We’ve managed to start hurtling down the runway for takeoff, and while other people are chewing gum to maintain pressure in their heads, the giggly woman is positively roaring, surrounded by her cluster of yuppie sidekicks. We’re not even leveled out before the whole clique is laughing and giggling like psychotic mental patients. Sharing is caring.

I manage to drift off for a few seconds, and it’s the first day of class all over again. Every year it’s the same thing. The teacher waits for my first trip to the shitter and she tells the class to be quiet. Standing right outside the classroom door, I hear her tell them about ulcerative colitis and about why I can just get up and go to the bathroom whenever I need to without having to ask for a pass. She tells them that it’s important for everyone to be mature about this and not to make fun of me, and then she delivers the punchline: “Don’t roughhouse him or even play-fight with him. One sharp blow to the stomach could kill him.”

It’s not fun to have your mortal weakness advertised to your worst enemies.

So now not only am I stinky, skinny, and short, I’m also fragile.
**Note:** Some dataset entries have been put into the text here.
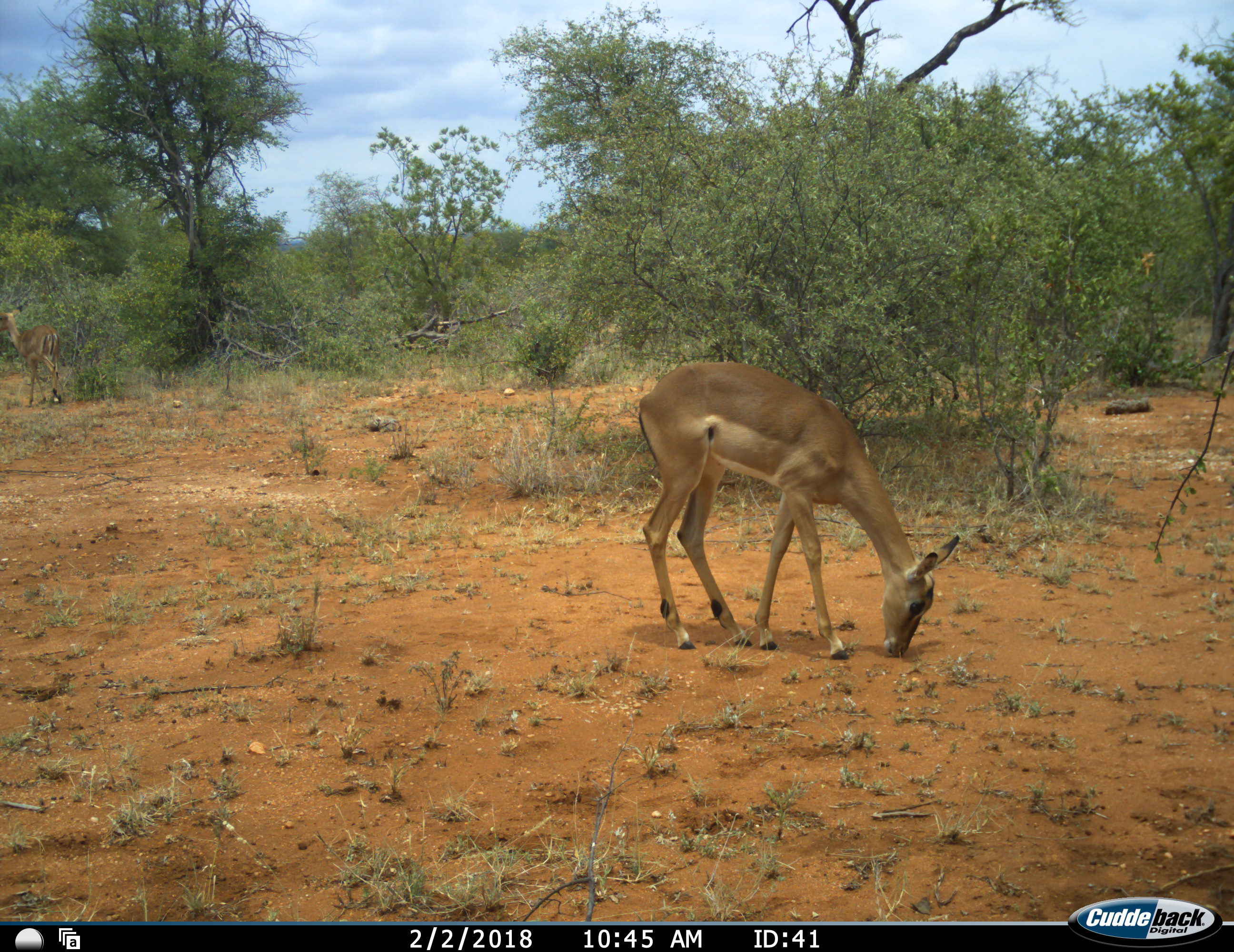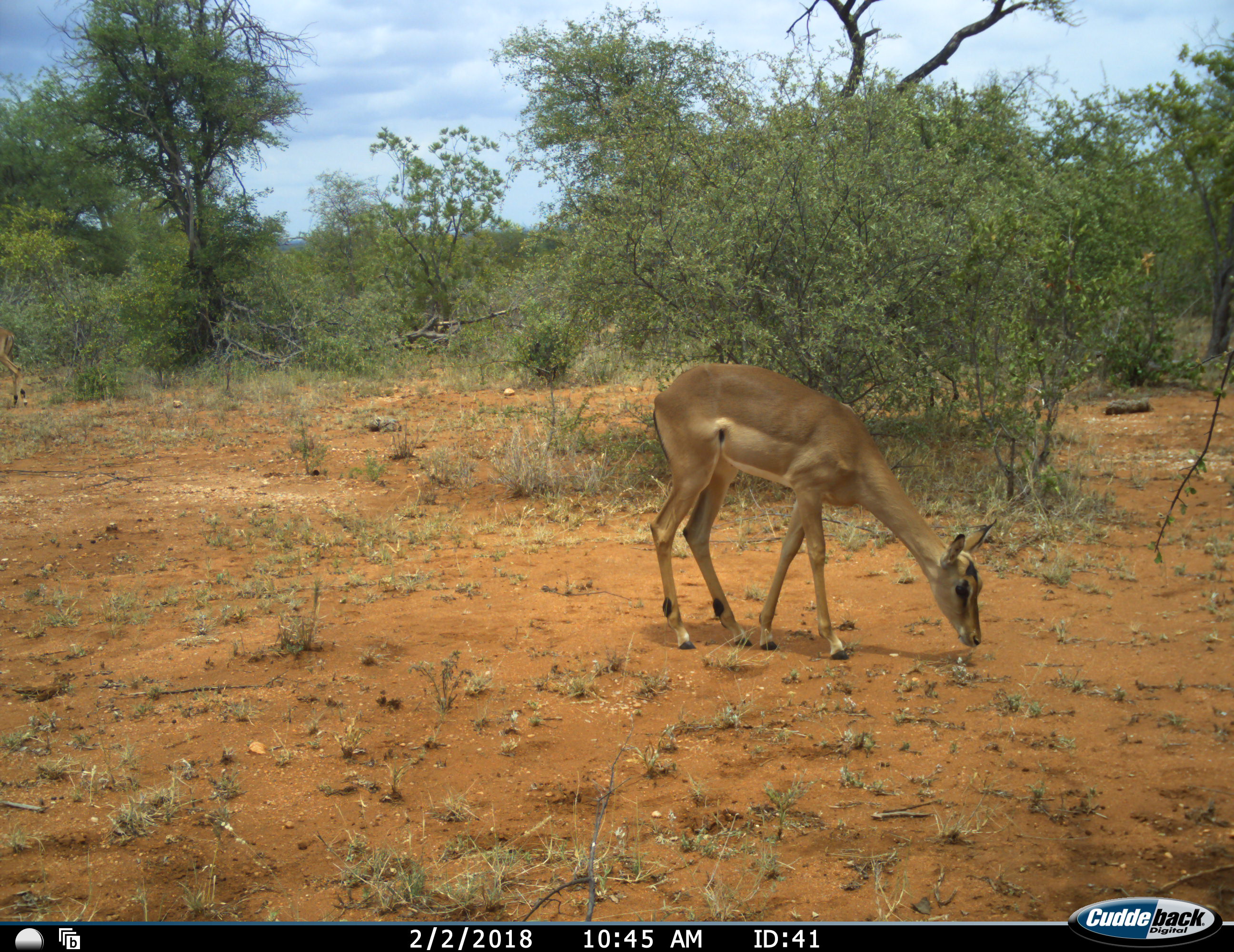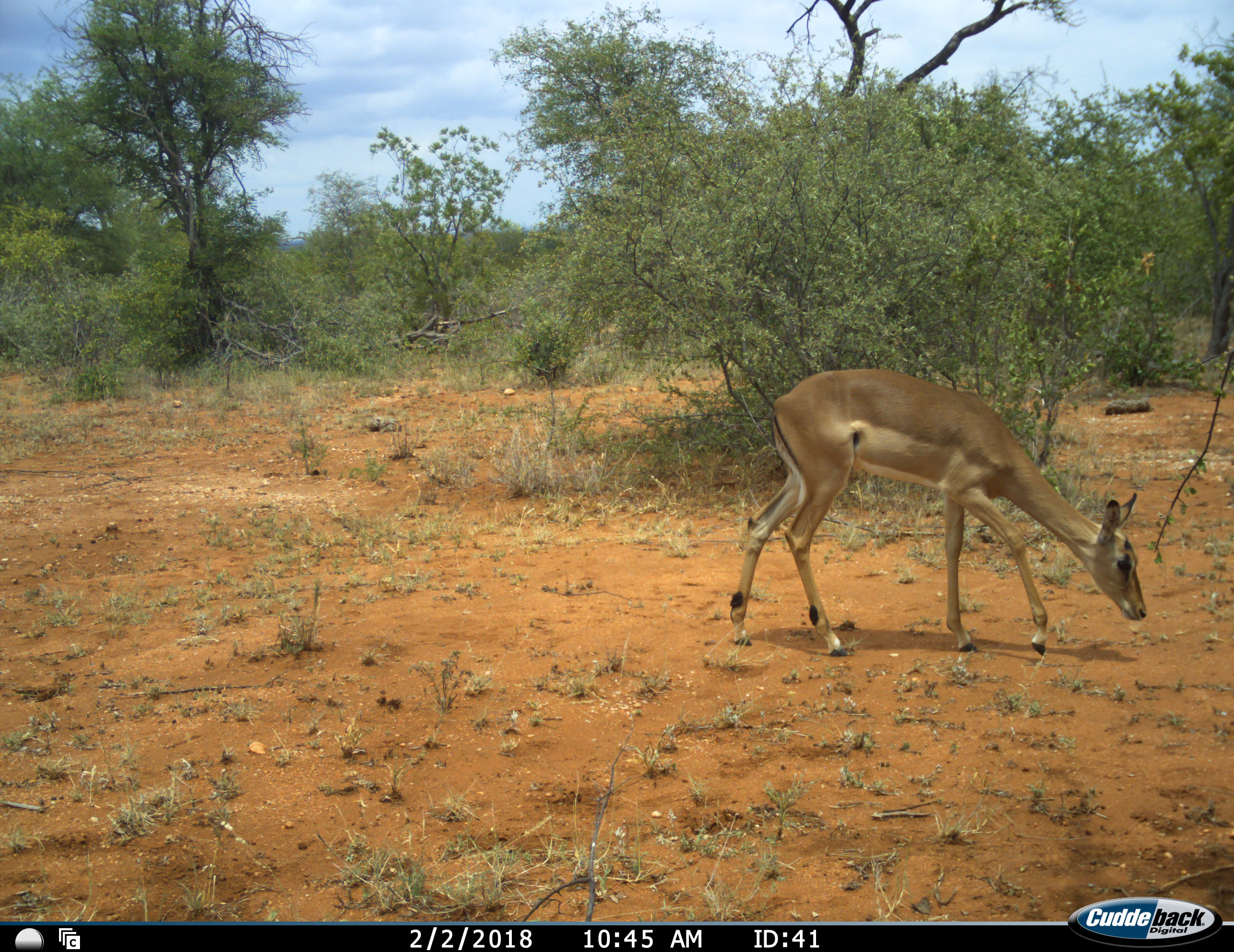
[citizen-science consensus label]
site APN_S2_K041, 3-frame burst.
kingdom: Animalia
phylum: Chordata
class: Mammalia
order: Artiodactyla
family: Bovidae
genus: Aepyceros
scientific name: Aepyceros melampus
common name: impala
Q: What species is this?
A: Impala (Aepyceros melampus).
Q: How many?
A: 1.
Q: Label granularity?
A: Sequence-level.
What makes it even more exciting is my doctor telling me with glee there’s a thirty percent chance I might even make it to eighteen. And this is where my all-time favorite insult comes from. Worse than stink bomb, race tracks, and mud puddle. They’d call me miracle boy.

Why miracle boy, you ask?

“Because it’ll be a miracle if he lives through high school! Ha!”

Indeed. I guess I’m just a miraculous fellow, then. Let’s skip forward a few years to my eighteenth birthday. I get home from school and my parents are sitting on the couch, holding hands. My dad is doing a terrible job keeping himself from bursting with smiles. He’s so excited that he caves and tells me to go upstairs and check out my birthday present. They don’t follow me up the stairs.
 

When I open my doors, I see a plump girl in her mid-twenties sprawled across my bed wearing a silky sky-blue bra and black stockings. Her hair is kind of an orangey red and she has a little cluster of freckles under each green eye. Little rolls of fat pop over the top of her matching blue panties and I can see little pimples on her stomach and above her breasts. What could have ever made my parents think I would want this?

I mean sure, maybe I was a virgin. Maybe I spent two hours every day fantasizing about how it would be to penetrate the blonde girl wearing the black glasses in my chemistry class, and maybe I spent another two hours in the bathroom crapping my guts out and cranking it to centerfolds of Korean girls peeing on each other’s faces. Still, maybe I wanted my first time to be with a girl who wasn’t paid to be there.

My present patted the space next to her, beckoning me. I wonder if she noticed the squeaking whenever she changed position just a little. I wonder if she knew the mattress was wrapped in plastic so I wouldn’t ruin it with an accidental midnight dump. They must have paid her a lot.

And I wake up with a start. The college kid is out cold and the older woman across the aisle is contorting her eyebrows at me. The rumble from my gullet is loud. Even the little girl in the seat in front of me pops her head over at the sound of it. From past experience, I know I have about a minute before splashdown, so I ignore the seat-belt warning and plow towards the lavatory, knocking over the slick male flight attendant on the way.